I don't believe investors should consider this an attempt at economic diversification. After all, a publicly run airport still sends a passenger out on a plane in the same way a privately run airport would.

There will be some savings and possible an increase in revenue and earnings from the private airports, but that will be only a small part of the revenue the country takes in, and will have little effect on the reserves.

This is a cost-cutting move to remove some of the pressures on the budget of Saudi Arabia, to work in conjunction with the stoppage of projects it had in its pipeline, and the removal of those services that aren't considered of major importance to its people.

A lot further down the road this could be very important and productive, but over the next several years the value will primarily in reducing costs so its revenue can target those services considered essential to maintaining order in the country.

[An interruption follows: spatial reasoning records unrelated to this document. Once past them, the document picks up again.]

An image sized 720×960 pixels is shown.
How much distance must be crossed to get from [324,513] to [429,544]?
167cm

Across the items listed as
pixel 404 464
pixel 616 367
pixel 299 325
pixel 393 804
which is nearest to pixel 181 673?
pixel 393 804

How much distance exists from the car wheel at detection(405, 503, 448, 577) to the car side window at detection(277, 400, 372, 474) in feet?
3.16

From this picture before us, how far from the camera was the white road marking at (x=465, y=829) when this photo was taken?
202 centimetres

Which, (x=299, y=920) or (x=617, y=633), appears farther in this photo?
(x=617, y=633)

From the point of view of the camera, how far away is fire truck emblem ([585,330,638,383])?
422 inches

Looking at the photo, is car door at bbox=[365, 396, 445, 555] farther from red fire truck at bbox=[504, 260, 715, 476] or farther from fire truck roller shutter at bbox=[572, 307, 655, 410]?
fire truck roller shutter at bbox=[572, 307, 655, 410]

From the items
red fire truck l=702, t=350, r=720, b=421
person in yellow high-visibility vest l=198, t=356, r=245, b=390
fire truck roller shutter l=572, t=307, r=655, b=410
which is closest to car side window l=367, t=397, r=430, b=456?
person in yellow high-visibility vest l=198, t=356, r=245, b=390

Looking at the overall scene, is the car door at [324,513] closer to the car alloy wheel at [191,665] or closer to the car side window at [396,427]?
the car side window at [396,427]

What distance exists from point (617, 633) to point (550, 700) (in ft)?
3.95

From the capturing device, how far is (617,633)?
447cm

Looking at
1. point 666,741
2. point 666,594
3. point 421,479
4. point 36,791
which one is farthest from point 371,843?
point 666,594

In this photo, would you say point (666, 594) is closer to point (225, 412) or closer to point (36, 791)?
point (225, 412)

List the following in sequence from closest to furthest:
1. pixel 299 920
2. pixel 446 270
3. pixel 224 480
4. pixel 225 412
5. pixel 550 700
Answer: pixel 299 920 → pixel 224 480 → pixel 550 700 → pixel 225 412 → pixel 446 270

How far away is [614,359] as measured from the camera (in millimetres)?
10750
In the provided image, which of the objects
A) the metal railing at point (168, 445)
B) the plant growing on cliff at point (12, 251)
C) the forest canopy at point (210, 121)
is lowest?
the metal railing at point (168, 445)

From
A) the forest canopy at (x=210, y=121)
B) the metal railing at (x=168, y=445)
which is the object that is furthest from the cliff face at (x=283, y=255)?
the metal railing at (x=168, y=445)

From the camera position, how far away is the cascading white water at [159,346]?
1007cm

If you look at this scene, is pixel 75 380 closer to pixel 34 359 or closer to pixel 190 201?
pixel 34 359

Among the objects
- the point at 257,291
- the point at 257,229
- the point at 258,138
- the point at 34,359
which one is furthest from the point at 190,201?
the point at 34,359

Wednesday, September 2, 2015

Gazprom's Earnings Continue to Soar

 If weak gas and oil prices were supposed to devastate the industry, Gazprom (OGZPY) is one of the last companies to hear about it, as it has been producing great earnings. And with a P/E ratio of about 5, it is a great value play.

There have been two major catalysts behind Gazprom's great year. The most important has been the shrinking value of the ruble, and second, was the decision by Russia to lower export taxes earlier in 2015. That combination has driven nice results for the natural gas and oil giant.

In its latest quarter it generated $4.75 billion in net profit, a gain of 29 percent year-over-year. It also enjoyed an annual growth rate of 50 percent in the first half.

Investors need to understand that even in the midst of a low-price or depressed commodity market, there is more than one way for a company to make money. Those able to identify them, as in the case of Gazprom, will get in before prices are bid up.

The reason why Gazprom has been doing so well is its costs mostly are domestic, which means they're traded in rubles, while its sale are primarily in the U.S. dollar and euro. The difference in value between them is what is driving Gazprom's success.

Add to that its continual strong performance in Europe, which represents approximately 56 percent of its export business, and the deals with China which will be a serious revenue and earnings source for many years, and you can see why Gazprom should continue to surprise to the upside.

As for the ruble, it's under pressure from low gas prices, but when it moves up again, it will take the ruble with it. That means, unless the ruble really soars in response to a rise in gas prices, margin and earnings should continue to do very well.

In the meantime, it's good entry point for Gazprom, and if you believe there is more room for gas prices to drop, it'll get even better. But as it is, this is a great time to think seriously about taking a position in Gazprom, as risk/reward is aligned nicely.